#### [TEXT TO READ]
┄┄┄┄┄┄┄┄┄┄

Seeking comfort in a new city, I went on a search for malatang and found more than soup

Portrait of Reia Li Reia Li
Arizona Republic

The first time I tried malatang, it was spring in southern California. I was nearly delirious from days of staying up until the wee hours of the morning finishing my senior anthropology thesis. I turned in all 40 single-spaced pages of it in my friend Alice’s apartment, where we’d gone because the library, which closed at 2 a.m., had kicked us out.

After hitting send, I collapsed on the sofa. Alice, who’d turned in their own thesis a week earlier but had been frantically putting together a thesis presentation, turned to me. “We need to celebrate,” they said. 

A few days later, Alice took me to YangGuoFu, a popular Chinese malatang chain. They showed me how to pick the vegetables, meat and noodles. Then, I chose the type of broth and the spice level.

┄┄┄┄┄┄┄┄┄┄

#### [OBJECTIVE 1]
In the malatang essay, why did the writer turn in the thesis at Alice's apartment? Answer in one to three sentences.
The malatang essay and the listing come from unrelated sources.

#### [PROVIDED INFORMATION]
┄┄┄┄┄┄┄┄┄┄

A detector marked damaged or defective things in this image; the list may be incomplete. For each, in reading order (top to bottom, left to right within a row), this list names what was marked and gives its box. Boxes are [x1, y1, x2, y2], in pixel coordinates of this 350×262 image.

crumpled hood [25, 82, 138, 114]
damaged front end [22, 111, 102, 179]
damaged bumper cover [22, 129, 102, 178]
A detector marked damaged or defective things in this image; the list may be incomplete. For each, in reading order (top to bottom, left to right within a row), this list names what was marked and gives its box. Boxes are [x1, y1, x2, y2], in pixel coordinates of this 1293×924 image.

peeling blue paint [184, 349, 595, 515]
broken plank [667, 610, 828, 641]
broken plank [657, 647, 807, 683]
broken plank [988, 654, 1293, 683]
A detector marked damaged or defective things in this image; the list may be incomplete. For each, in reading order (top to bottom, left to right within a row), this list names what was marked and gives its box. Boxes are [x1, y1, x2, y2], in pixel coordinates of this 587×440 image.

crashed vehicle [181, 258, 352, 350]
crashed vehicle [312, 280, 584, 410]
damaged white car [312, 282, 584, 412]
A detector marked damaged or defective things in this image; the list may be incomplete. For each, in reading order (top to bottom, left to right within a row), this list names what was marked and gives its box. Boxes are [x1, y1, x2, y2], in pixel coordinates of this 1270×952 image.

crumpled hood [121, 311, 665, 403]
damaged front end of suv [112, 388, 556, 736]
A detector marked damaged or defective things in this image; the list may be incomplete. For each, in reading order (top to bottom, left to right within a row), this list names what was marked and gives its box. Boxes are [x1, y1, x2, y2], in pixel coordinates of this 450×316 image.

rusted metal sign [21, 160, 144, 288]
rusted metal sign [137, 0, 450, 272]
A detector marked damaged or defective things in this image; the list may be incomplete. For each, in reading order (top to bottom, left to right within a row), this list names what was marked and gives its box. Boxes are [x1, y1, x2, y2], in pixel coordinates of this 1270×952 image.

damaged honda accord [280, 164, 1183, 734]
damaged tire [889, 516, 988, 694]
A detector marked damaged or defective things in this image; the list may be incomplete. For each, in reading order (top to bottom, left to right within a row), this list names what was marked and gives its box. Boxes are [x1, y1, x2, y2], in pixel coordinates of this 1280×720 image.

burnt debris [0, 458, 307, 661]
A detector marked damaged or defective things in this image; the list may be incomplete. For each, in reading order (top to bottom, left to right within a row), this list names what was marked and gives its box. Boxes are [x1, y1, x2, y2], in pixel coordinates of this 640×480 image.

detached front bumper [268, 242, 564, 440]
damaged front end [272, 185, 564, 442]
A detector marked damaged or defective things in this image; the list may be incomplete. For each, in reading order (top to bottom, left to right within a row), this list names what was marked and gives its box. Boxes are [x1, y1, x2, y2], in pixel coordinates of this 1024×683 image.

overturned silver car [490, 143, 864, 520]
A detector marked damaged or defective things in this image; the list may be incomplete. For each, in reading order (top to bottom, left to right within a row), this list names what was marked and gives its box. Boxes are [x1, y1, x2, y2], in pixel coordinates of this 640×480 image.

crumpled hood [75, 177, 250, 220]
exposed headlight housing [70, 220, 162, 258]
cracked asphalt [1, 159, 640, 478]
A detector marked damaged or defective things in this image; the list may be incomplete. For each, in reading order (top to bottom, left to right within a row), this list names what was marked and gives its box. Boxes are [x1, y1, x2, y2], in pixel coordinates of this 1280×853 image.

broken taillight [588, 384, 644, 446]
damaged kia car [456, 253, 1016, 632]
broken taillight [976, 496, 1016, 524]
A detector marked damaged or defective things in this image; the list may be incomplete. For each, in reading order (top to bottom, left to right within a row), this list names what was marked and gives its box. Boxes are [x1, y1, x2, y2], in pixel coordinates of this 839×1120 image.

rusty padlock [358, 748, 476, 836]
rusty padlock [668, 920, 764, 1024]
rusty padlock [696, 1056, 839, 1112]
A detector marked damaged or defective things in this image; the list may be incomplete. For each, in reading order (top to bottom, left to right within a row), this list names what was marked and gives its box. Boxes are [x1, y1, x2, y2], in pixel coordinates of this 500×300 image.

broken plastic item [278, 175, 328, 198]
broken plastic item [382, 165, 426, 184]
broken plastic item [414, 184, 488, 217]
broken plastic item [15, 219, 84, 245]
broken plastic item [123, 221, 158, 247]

┄┄┄┄┄┄┄┄┄┄

#### [OBJECTIVE 2]
Echo the listing starting at its first line and ending at the line that contains "damaged front end [22, 111, 102, 179]".

#### [RESPONSE 1]
The writer and Alice had gone to Alice's apartment because the library, which closed at 2 a.m., had kicked them out.

#### [RESPONSE 2]
A detector marked damaged or defective things in this image; the list may be incomplete. For each, in reading order (top to bottom, left to right within a row), this list names what was marked and gives its box. Boxes are [x1, y1, x2, y2], in pixel coordinates of this 350×262 image.

crumpled hood [25, 82, 138, 114]
damaged front end [22, 111, 102, 179]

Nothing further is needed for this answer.